▸ **ABOUT THIS TASK**
Check each line of the data, and copy those where "Zealand" appears.

--- RECORDS SUPPLIED ---

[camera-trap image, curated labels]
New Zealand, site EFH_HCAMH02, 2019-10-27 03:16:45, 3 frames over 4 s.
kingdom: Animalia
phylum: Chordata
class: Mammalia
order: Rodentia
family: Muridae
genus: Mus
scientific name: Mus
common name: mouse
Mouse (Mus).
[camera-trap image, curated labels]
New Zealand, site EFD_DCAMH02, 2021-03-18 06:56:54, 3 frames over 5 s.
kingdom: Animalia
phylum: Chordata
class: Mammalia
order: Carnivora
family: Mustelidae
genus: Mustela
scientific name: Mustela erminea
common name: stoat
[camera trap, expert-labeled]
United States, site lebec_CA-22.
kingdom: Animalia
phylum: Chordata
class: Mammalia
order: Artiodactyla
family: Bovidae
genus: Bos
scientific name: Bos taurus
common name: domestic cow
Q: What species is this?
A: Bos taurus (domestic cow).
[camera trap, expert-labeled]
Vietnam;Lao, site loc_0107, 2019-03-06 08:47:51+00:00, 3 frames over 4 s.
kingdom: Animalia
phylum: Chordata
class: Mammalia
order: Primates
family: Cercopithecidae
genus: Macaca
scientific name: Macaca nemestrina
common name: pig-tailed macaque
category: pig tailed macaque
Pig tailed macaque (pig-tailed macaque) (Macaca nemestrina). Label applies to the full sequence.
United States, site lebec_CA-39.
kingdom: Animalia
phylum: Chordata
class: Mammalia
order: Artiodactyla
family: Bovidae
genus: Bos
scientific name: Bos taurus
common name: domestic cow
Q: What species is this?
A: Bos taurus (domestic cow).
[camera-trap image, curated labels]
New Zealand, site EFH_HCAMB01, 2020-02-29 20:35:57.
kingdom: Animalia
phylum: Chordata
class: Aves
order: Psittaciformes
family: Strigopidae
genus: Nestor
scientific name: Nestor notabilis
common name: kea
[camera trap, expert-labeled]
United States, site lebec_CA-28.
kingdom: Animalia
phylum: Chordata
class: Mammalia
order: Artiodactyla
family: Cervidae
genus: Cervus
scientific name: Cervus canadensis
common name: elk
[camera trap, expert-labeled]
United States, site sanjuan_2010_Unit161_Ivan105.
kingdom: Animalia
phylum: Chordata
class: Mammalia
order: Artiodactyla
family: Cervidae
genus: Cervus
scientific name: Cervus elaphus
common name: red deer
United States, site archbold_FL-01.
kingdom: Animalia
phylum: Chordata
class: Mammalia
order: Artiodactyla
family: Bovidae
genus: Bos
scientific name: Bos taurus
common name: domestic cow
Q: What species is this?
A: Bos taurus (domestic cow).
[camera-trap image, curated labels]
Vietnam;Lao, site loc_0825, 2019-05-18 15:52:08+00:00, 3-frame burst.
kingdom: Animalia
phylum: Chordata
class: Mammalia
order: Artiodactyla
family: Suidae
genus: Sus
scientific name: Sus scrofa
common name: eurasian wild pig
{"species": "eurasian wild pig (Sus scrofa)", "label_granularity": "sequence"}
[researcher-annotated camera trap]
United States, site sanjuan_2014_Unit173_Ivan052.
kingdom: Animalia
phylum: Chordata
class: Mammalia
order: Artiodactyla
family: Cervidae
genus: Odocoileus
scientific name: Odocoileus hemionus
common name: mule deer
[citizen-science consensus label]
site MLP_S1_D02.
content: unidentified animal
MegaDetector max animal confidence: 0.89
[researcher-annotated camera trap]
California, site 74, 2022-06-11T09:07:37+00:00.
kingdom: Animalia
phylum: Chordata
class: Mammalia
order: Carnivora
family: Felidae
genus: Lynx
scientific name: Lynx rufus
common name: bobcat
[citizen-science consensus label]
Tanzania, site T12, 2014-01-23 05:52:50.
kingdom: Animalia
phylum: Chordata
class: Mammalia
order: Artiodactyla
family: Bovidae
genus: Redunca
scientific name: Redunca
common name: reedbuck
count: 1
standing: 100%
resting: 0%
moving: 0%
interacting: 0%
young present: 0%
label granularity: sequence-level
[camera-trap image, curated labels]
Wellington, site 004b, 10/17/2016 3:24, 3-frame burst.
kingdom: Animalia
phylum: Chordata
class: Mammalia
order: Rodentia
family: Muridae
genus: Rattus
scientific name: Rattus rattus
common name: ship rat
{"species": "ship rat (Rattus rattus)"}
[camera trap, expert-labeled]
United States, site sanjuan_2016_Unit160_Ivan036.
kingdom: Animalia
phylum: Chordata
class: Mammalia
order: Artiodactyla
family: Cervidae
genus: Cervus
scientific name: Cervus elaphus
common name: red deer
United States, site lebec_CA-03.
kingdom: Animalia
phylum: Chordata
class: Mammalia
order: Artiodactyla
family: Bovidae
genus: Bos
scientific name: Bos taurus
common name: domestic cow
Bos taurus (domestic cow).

---

▸ **SOLVED EXERCISE**
New Zealand, site EFH_HCAMH02, 2019-10-27 03:16:45, 3 frames over 4 s.
New Zealand, site EFD_DCAMH02, 2021-03-18 06:56:54, 3 frames over 5 s.
New Zealand, site EFH_HCAMB01, 2020-02-29 20:35:57.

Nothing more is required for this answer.